In 1457 the payments to the Bablake priests by the Trinity Gild, according to Mr. Fretton's extracts from the Leet Book, amounted to £79 8s., John Norton being the warden. The number of priests, as is stated by Leland, reached to twelve in the early part of the sixteenth century; the payment made to the priests of this college in 1520 amounted to £86 4s. 2d.; but it had dropped to £67 4s. in 1536. These sums, however, must have also included the stipends of the clerk or singing men.
The Valor of 1535 gave the clear annual value of the Collegium voc' Babelak as £45 6s. 8d. Robert Glasmond was then warden of the college.

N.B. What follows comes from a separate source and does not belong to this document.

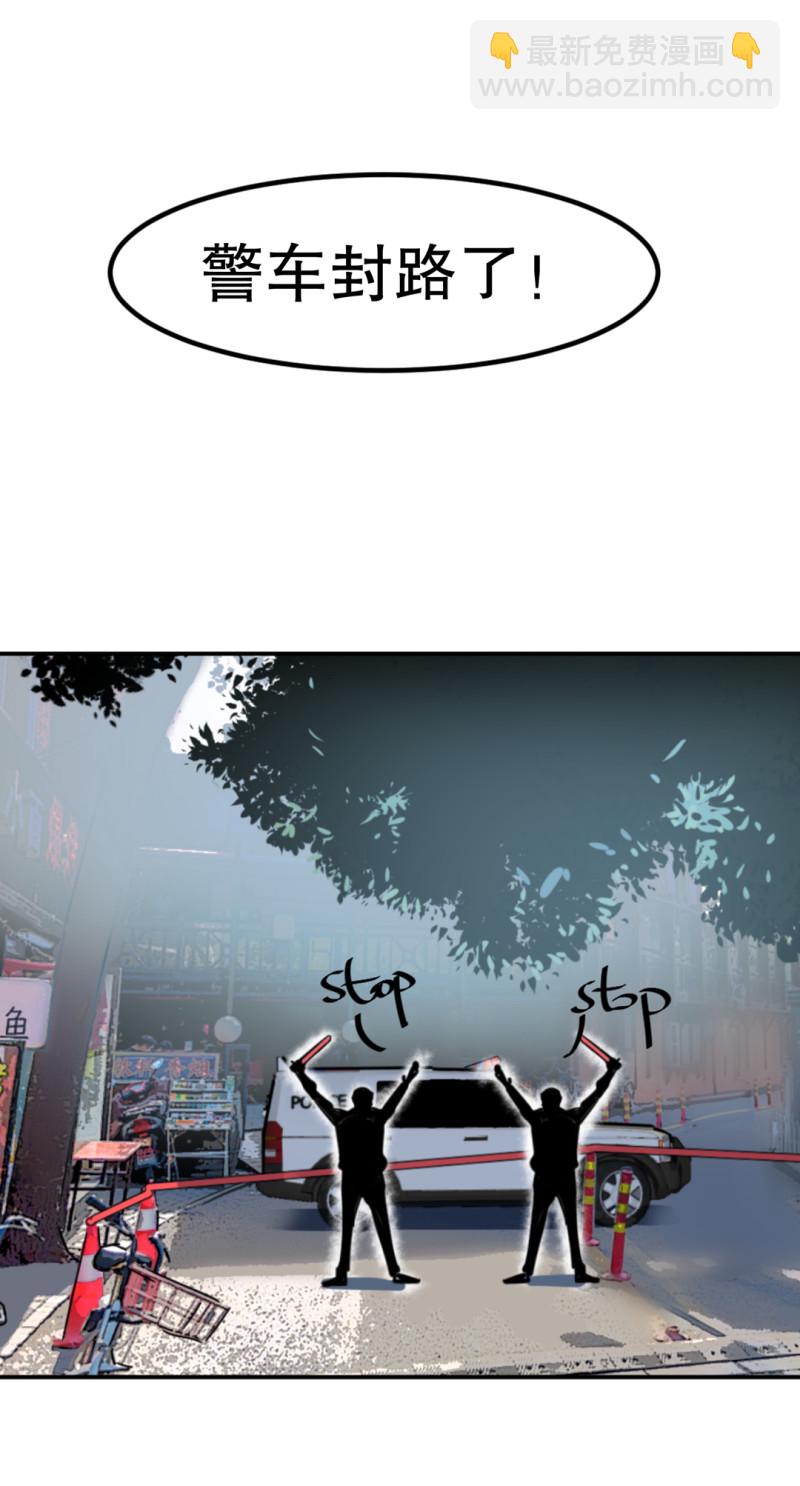 32.jpg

There was paid to him as his annual stipend at the hands of the master of Trinity Gild £8; and to each of the seven other chaplains of the college £5 6s. 8d. (fn. 8)
The survey of gilds and colleges of 1545 mentions the stipend of the warden as £6 13s. 4d., of eight priests £37 6s. 8d., of the master of the grammar school £6 13s. 4d., of two singing clerks £8, and of two singing boys £4. The same return states that it was the duty of the gild to maintain the full number of nine priests to serve the chapel, each of whom had their separate chamber in the precincts worth 4s. a year. Though the priests or fellows had each their separate lodging they had a common hall.
The college was dissolved in 1548; the priests were pensioned in sums varying from £5 6s. 8d. to £2 13s. 4d. Five of these pensioners were living in 1555.